Le CES sera mis en place dans les entreprises d’au moins 11 salariés. Il exercera les attributions actuellement dévolues aux DP dans les entreprises de 11 à 49 salariés, et les attributions actuellement dévolues aux DP, au CE et au CHSCT dans les entreprises d’au moins 50 salariés.

La durée des mandats des membres du CES sera de quatre ans, un accord pouvant cependant prévoir une durée inférieure dans la limite de deux ans. Le minimum d’heures de délégation par membre du CES sera de dix dans les entreprises de moins de 50 salariés et de seize dans les autres.

Les dispositions de l’ordonnance entreront en vigueur à la date de publication des décrets pris pour son application et, au plus tard, le 1er  janvier 2018.

Dans les entreprises dépourvues de représentants du personnel à la date de publication de l’ordonnance et de ses décrets d’application et, au plus tard, le 1er  janvier 2018, en cas de mise en place d’une représentation élue du personnel, il devra s’agir d’un CES. En revanche, dans les entreprises déjà pourvues de représentants élus du personnel, le CES devra être mis en place au terme du mandat en cours de ces élus et, au plus tard, au 31 décembre 2019.

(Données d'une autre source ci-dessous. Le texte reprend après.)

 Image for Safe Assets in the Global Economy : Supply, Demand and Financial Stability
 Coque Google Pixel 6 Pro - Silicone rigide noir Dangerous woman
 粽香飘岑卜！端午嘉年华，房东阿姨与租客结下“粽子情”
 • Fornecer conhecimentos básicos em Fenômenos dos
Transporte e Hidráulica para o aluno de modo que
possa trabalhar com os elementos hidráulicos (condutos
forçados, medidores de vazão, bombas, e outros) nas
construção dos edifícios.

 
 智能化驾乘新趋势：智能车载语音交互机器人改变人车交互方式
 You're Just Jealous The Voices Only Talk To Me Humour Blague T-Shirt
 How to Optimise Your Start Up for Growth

Contenu des projets d’ordonnance suite à la réforme du Code du travail

  • Assouplissement de l’obligation de reclassement dans le cadre de licenciements pour motif économique :

Le projet d’ordonnance relatif à la prévisibilité et la sécurisation des relations de travail présenté le 31 août 2017 par le gouvernement prévoit que dans le cadre d’un licenciement, le périmètre géographique d’appréciation du motif économique sera national. Le texte prévoit aussi d’aménager l’obligation de reclassement, l’ordre des licenciements ou le régime des plans de départ volontaire.

L’employeur  n’aura plus à proposer aux salariés de postes de reclassement à l’étranger. S’agissant des entreprises appartenant à un groupe, celles-ci n’auront plus à proposer de postes de reclassement au sein du groupe que si son organisation, ses activités ou son lieu d’exploitation assurent la permutabilité de tout ou partie de son personnel.

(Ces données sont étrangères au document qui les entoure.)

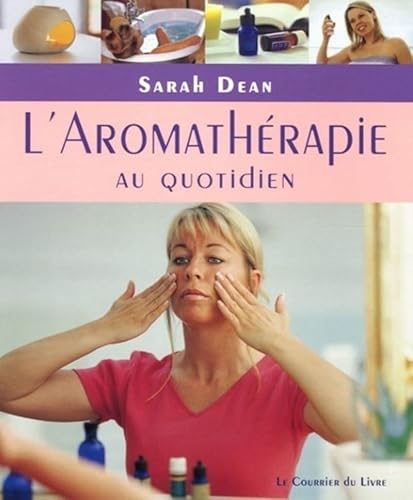 9782702905326: L'Aromathrapie au quotidien: Pratiques simples pour la maison, le travail et le voyage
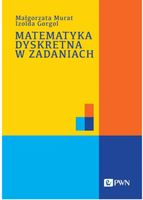 Matematyka dyskretna w zadaniach - Małgorzata Murat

De plus, le gouvernement souhaite mettre en place une nouvelle procédure de « rupture conventionnelle collective », dont l’objectif serait de sécuriser les plans de départ volontaire. Ce dernier devrait notamment déterminer le nombre maximal de départs envisagés, de suppressions d’emplois associées et sa durée de mise en œuvre. Il définirait aussi les indemnités de rupture, qui ne pourraient être inférieures à l’indemnité due en cas de licenciement économique, ainsi que les mesures de reclassement externe des salariés concernés.

  • Établissement d’un barème déterminant le montant des indemnités en cas de licenciement sans cause réelle et sérieuse :

Le projet d’ordonnance définit en plus le barème que devra respecter le juge pour déterminer le montant des indemnités à verser à un salarié en cas de licenciement sans cause réelle et sérieuse. Il prévoit en outre la mise à disposition de modèles de lettres de licenciement qui devraient être fixés par décret, et qui pourront être utilisés tant pour un licenciement pour motif personnel qu’économique, tout en rappelant les droits et obligations de chaque partie.

Il permet également à l’employeur de préciser ou de compléter les motifs de licenciement indiqués dans la lettre, postérieurement à sa notification, spontanément ou à la demande du salarié, faisant en sorte que dorénavant, toute insuffisance dans la motivation du licenciement ne rend plus le licenciement sans cause réelle et sérieuse.

  • Possibilité pour l’employeur de soumettre un projet d’accord directement aux salariés

Enfin, le projet d’ordonnance relatif au renforcement de la négociation collective ouvre à l’employeur la possibilité de soumettre un projet d’accord directement aux salariés. L’employeur devra obtenir un vote favorable à la majorité des deux tiers du personnel pour que l’accord soit valable. Ce mode de négociation sera aussi possible dans les entreprises ayant entre 11 et 20 salariés qui n’ont pas de délégué syndical (DS), mais qui sont également dépourvues de membre élu du comité économique et social (CES), nouvelle instance appelée à se substituer aux délégués du personnel, au comité d’entreprise (CE) et au CHSCT.